Helicobacter (H.) spp. are helical or curved, gram-negative bacteria. At least 35 species are known; some of them colonise the gastric mucosa, while others colonise the intestine and liver of humans or animals. Transmission occurs via the oral-oral or possibly also the anal-oral route. In humans, H. pylori is correlated with gastritis and stomach ulcers and can also be transmitted to animals. However, it is not pathognomonic in dogs.
Pathogenicity of Helicobacter spp. in animals has not yet completely been clarified. Infections do not always cause a disease; prevalence is very high in both healthy as well as infected animals. H. mustelae was detected in ferrets with gastritis and stomach ulcers, H. heilmanii was found in pigs with stomach ulcers. They are also associated with gastritis, vomiting and inappetence in dogs, cats and ferrets. In cats, Helicobacter spp. Are associated with progressive lymphocytic cholangitis. In Muridae, helicobacter infection is often seen in association with typhlitis or rectal prolapse. In hamsters, the infection is often subclinical. In some cases, gastritis similar to that in humans may occur.

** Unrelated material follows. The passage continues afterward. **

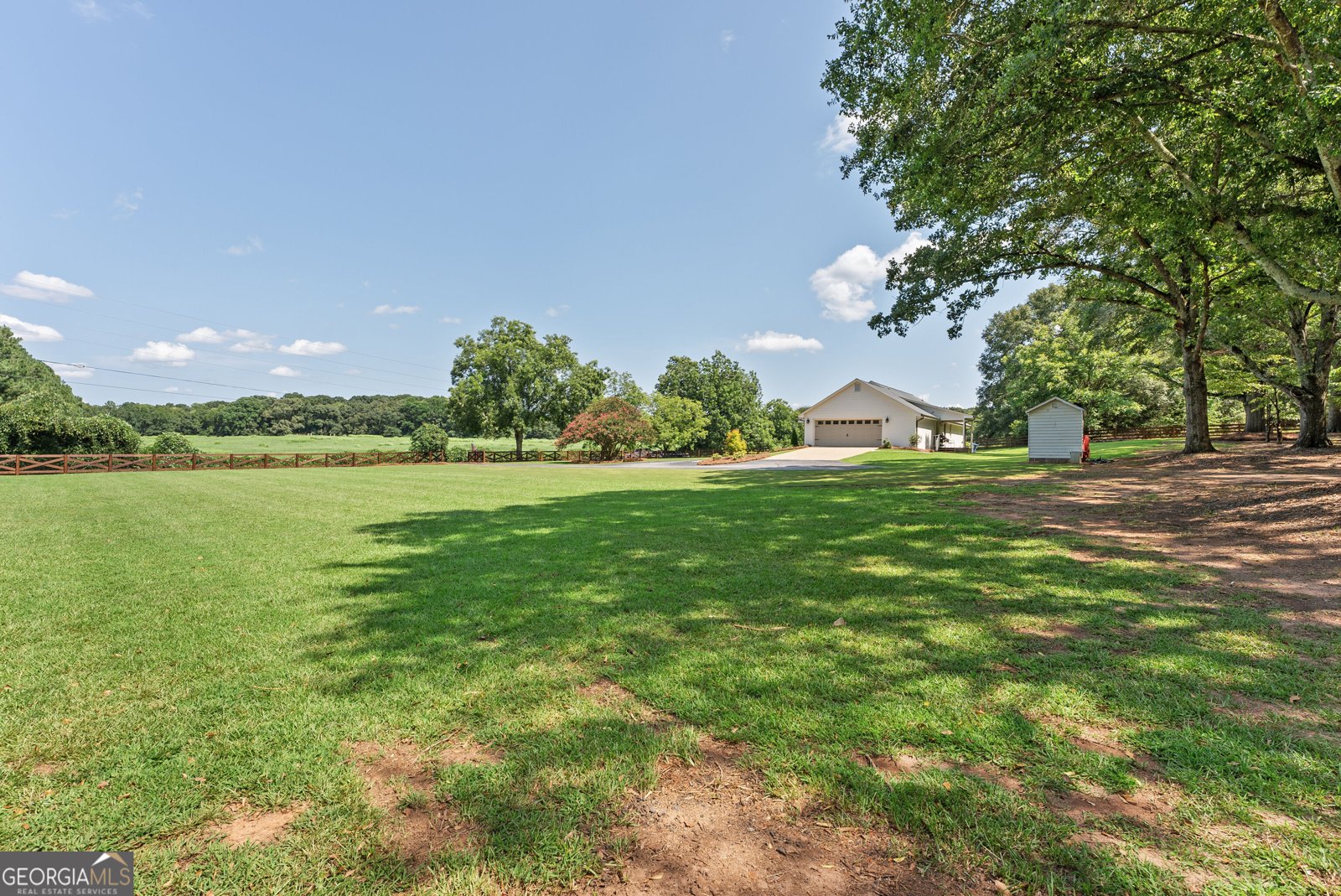 2300 Colham Ferry Road Watkinsville - Photo 43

Gastric Helicobacter spp. include, H. heilmannii, H. felis, H. bizzozeronii, H. salomonis and others; the intestinal ones comprise, for example, H. canis, H. bilis, H. cinaedi as well as Flexispira rappini. Flexispira rappini, which is also assigned to the genus Helicobacter, is associated with abortions in sheep. Aborted lambs show multifocal hepatic necroses – similar to campylobacter infections.